- [What you have to do]: Recast every line of the listing below as a JSON list of strings, one string per line. Omit blank lines and leave the pictures out.
# START OF Recorded data
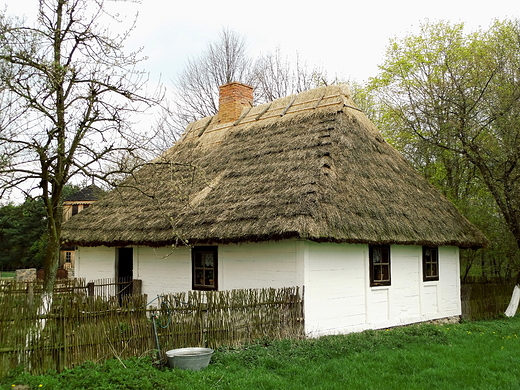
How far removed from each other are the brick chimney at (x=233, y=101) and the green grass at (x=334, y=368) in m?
9.14

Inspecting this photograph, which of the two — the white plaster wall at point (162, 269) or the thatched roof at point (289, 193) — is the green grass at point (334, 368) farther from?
the white plaster wall at point (162, 269)

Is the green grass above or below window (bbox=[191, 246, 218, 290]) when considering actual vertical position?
below

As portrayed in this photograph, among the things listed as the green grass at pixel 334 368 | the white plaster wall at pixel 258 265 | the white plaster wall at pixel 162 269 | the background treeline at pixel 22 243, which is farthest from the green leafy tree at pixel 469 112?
the background treeline at pixel 22 243

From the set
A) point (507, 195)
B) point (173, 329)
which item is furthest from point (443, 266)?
# END OF Recorded data
- [Solution to the problem]:
[
  "How far removed from each other are the brick chimney at (x=233, y=101) and the green grass at (x=334, y=368) in m?",
  "9.14",
  "Inspecting this photograph, which of the two — the white plaster wall at point (162, 269) or the thatched roof at point (289, 193) — is the green grass at point (334, 368) farther from?",
  "the white plaster wall at point (162, 269)",
  "Is the green grass above or below window (bbox=[191, 246, 218, 290]) when considering actual vertical position?",
  "below",
  "As portrayed in this photograph, among the things listed as the green grass at pixel 334 368 | the white plaster wall at pixel 258 265 | the white plaster wall at pixel 162 269 | the background treeline at pixel 22 243, which is farthest from the green leafy tree at pixel 469 112?",
  "the background treeline at pixel 22 243",
  "From the set",
  "A) point (507, 195)",
  "B) point (173, 329)",
  "which item is furthest from point (443, 266)?"
]